Yesterday I archived a very old GitHub project of mine called phantomized. If memory serves right, it was my lazy solution to being able to run PhantomJS (a scriptable browser) within an Alpine docker image that I had built for an old Discord bot, when Alpine was making it's way in to the Docker scene.

Every so often I look through my old projects, and anything I deem unmaintainable or no one uses it, I archive the repo. Good to keep things clean! When I reached phantomized, I looked and saw there has been no PhantomJS release since 2016, all the projects are archived, the packages are deprecated. I thought "yep, it's dead, everyone's moved on to Puppeteer, let's wrap this up", and I hit the archive button thinking this is just cleaning up and nothing more.

Man, I was wrong.

I've received several messages across platforms I didn't even know had a chat that I've broken production builds of both newish and legacy applications. I'm sorry, I didn't mean to make your job today harder, I really thought this was long and dead.

If you're hitting my blog looking for answers, there are now a lot of forks of people who've fixed up the repo and gotten the package available again that you can use.

● **EXERCISE INSTRUCTIONS**:
1. Can you reproduce, word for word, the stretch of the post about archiving phantomized from "Man, I was wrong." through "you can use."?
2. In the post about archiving phantomized, what did the writer see on reaching that project? List each thing.

● **DATA PROVIDED**:
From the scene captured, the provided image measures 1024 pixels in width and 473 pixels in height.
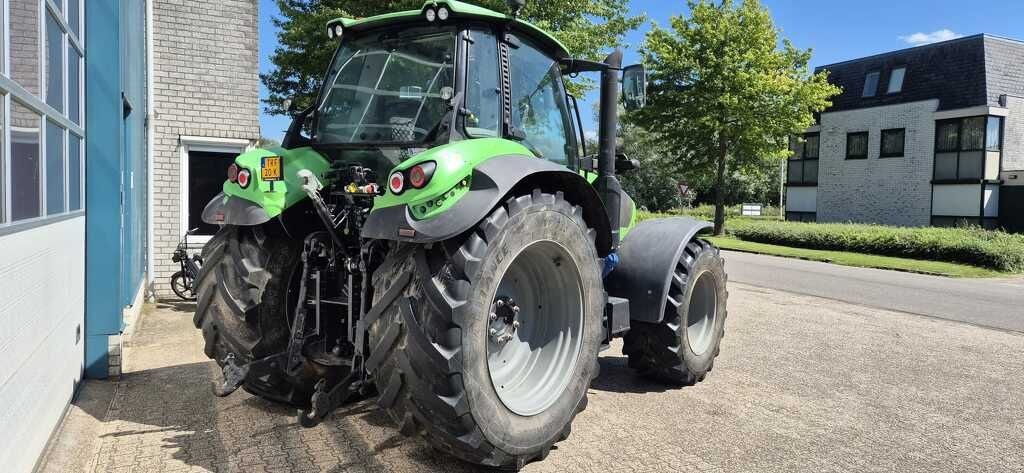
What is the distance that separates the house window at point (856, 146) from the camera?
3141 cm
--
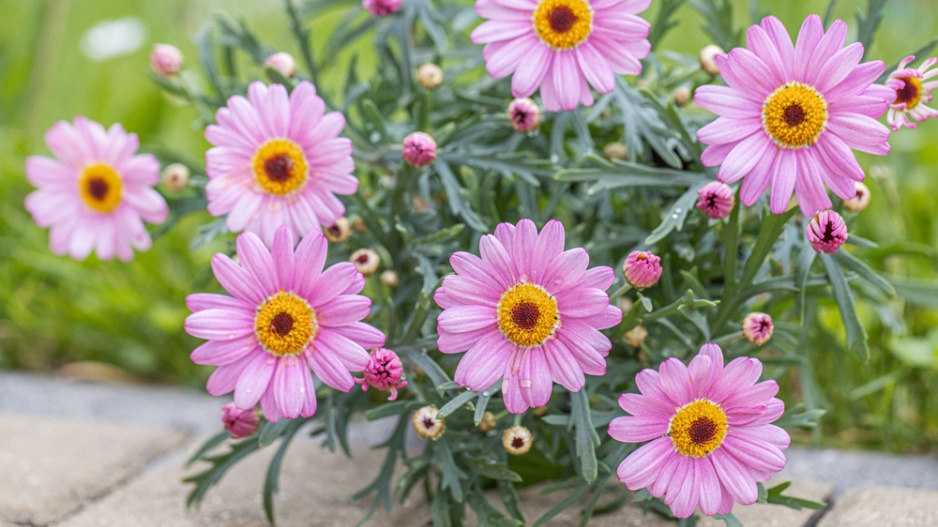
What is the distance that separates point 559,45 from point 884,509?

● **SOLUTIONS TO EACH TASK**:
1.
Man, I was wrong.

I've received several messages across platforms I didn't even know had a chat that I've broken production builds of both newish and legacy applications. I'm sorry, I didn't mean to make your job today harder, I really thought this was long and dead.

If you're hitting my blog looking for answers, there are now a lot of forks of people who've fixed up the repo and gotten the package available again that you can use.

2.
- There had been no PhantomJS release since 2016.
- All the projects were archived.
- The packages were deprecated.